Stored data
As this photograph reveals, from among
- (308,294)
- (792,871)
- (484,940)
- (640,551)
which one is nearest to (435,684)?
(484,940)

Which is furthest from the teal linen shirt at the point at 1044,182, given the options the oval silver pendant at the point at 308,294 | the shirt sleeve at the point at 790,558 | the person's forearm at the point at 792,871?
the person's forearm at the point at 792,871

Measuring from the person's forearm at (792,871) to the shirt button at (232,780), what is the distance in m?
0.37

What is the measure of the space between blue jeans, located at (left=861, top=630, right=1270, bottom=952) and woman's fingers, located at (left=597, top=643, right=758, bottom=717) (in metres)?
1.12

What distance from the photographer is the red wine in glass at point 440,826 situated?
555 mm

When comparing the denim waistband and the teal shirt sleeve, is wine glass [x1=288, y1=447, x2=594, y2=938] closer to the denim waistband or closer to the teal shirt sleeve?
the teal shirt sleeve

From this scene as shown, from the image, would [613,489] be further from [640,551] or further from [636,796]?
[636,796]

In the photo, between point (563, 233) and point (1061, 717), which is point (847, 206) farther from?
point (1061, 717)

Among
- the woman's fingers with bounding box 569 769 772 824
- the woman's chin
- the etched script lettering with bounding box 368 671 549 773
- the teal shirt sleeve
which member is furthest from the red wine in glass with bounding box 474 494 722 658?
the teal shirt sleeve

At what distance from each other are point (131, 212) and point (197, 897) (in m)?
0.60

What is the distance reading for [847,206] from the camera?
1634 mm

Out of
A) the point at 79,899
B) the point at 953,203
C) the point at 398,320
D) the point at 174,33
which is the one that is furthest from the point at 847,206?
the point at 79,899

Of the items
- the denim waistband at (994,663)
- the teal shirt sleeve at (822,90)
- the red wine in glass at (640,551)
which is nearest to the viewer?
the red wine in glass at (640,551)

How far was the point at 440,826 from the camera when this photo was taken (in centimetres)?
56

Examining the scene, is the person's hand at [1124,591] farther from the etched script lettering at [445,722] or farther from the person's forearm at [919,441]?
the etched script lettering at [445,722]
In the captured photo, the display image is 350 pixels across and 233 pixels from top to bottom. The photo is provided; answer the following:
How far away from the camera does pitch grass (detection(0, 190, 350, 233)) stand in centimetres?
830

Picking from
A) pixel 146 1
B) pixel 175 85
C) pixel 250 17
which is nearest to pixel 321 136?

• WRITTEN TASK: Reproduce each record shown above without altering a single word.

• RESPONSE TO THE EXERCISE:
As this photograph reveals, from among
- (308,294)
- (792,871)
- (484,940)
- (640,551)
which one is nearest to (435,684)?
(484,940)

Which is furthest from the teal linen shirt at the point at 1044,182, given the options the oval silver pendant at the point at 308,294 | the shirt sleeve at the point at 790,558 | the person's forearm at the point at 792,871?
the person's forearm at the point at 792,871

Measuring from the person's forearm at (792,871) to the shirt button at (232,780), what is the distance in m?
0.37

What is the measure of the space between blue jeans, located at (left=861, top=630, right=1270, bottom=952) and woman's fingers, located at (left=597, top=643, right=758, bottom=717) (in metres)?
1.12

What distance from the photographer is the red wine in glass at point 440,826 situated?
555 mm

When comparing the denim waistband and the teal shirt sleeve, is wine glass [x1=288, y1=447, x2=594, y2=938] closer to the denim waistband or closer to the teal shirt sleeve?
the teal shirt sleeve

From this scene as shown, from the image, would [613,489] be further from [640,551] or further from [636,796]?
[636,796]

In the photo, between point (563, 233) and point (1061, 717), which is point (847, 206) farther from?
point (1061, 717)

Among
- the woman's fingers with bounding box 569 769 772 824
- the woman's chin
- the etched script lettering with bounding box 368 671 549 773
- the teal shirt sleeve
which member is furthest from the red wine in glass with bounding box 474 494 722 658?
the teal shirt sleeve

At what distance from each other are point (131, 212) and point (197, 897) (in m)?
0.60

What is the distance reading for [847,206] from the camera?
1634 mm

Out of
A) the point at 79,899
B) the point at 953,203
C) the point at 398,320
D) the point at 174,33
which is the one that is furthest from the point at 847,206?
the point at 79,899

Of the items
- the denim waistband at (994,663)
- the teal shirt sleeve at (822,90)
- the red wine in glass at (640,551)
which is nearest to the viewer?
the red wine in glass at (640,551)

How far was the point at 440,826 from the camera when this photo was taken (in centimetres)?
56

Examining the scene, is the person's hand at [1124,591] farther from the etched script lettering at [445,722] or farther from the person's forearm at [919,441]?
the etched script lettering at [445,722]
In the captured photo, the display image is 350 pixels across and 233 pixels from top to bottom. The photo is provided; answer the following:
How far away from the camera does pitch grass (detection(0, 190, 350, 233)) stand in centimetres?
830

Picking from
A) pixel 146 1
B) pixel 175 85
C) pixel 250 17
which is nearest to pixel 321 136?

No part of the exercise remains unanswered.